Scientists at University of Sheffield in South Yorkshire, England, have developed a technology that involves wrapping metal straps around each floor of the building, which are then tensioned either by hand or using compressed air tools.
It is designed for use on reinforced concrete frame buildings - a common construction technique around the world.
"The strapping works very much like a weight-lifter's belt, by keeping everything tightly compressed to reduce tension on the concrete columns of the structure," explained professor and lead researcher Kypros Pilakoutas from University of Sheffield.
Tests showed that a damaged building repaired using the technique could withstand a major earthquake - measuring around 7 on Richter scale.
"Our method not only makes the building stable again very quickly, but it increases the building's ability to deform without breaking, making it more able to withstand further earthquake movement," said Pilakoutas.

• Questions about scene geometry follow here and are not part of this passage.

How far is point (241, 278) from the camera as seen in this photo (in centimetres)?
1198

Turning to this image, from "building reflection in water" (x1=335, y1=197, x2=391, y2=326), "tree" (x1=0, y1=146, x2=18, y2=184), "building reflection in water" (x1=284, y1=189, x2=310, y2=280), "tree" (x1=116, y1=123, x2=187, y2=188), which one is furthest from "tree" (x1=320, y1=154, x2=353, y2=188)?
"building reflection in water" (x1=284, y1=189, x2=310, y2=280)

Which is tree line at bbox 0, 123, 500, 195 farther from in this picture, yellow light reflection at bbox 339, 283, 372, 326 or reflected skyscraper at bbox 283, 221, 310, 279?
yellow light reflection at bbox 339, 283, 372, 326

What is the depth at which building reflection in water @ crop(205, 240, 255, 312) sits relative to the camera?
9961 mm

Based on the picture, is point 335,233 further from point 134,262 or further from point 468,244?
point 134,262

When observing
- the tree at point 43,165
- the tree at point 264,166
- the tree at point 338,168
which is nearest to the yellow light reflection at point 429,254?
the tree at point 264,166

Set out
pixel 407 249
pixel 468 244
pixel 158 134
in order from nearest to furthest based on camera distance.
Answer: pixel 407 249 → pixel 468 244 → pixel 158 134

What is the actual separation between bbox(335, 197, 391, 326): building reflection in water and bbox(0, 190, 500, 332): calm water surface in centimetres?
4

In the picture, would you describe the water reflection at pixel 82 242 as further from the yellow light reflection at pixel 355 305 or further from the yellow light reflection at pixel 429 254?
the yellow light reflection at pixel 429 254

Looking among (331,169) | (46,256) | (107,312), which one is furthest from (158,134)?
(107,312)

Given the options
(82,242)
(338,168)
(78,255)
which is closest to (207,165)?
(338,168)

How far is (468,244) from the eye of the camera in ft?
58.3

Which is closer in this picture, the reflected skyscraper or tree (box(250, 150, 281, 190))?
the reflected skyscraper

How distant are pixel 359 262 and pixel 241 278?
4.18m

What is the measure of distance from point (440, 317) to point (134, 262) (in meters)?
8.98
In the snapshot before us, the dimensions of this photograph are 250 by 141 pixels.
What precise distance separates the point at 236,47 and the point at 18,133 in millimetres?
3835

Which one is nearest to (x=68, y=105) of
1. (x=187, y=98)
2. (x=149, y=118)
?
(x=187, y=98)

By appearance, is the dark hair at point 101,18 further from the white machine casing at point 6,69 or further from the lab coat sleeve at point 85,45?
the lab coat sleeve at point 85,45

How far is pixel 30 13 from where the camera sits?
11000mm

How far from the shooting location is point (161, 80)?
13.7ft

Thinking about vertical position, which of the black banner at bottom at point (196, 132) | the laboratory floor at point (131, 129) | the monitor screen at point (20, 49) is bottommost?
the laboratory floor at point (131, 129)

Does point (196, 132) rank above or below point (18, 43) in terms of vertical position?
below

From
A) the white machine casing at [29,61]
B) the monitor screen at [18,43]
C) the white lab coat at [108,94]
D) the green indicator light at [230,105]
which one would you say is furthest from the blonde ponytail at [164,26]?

The team tested the technique on a full scale, two-storey building which had inadequate reinforcing to withstand earthquakes.
The building was constructed on a specially designed 'shaking table' which can simulate ground movement caused by earthquakes.
During the first test, the building was near collapse following a small earthquake similar in scale to a magnitude 4 on the Richter scale.
The building was then repaired using the post-tensioned metal straps.
Once done, the researchers were unable to make the building fall during a simulated earthquake measuring 7 and stopped the test.
"The new technology may not only speed up the response to major earthquakes but may also prevent the damage happening in the first place," said Pilakoutas.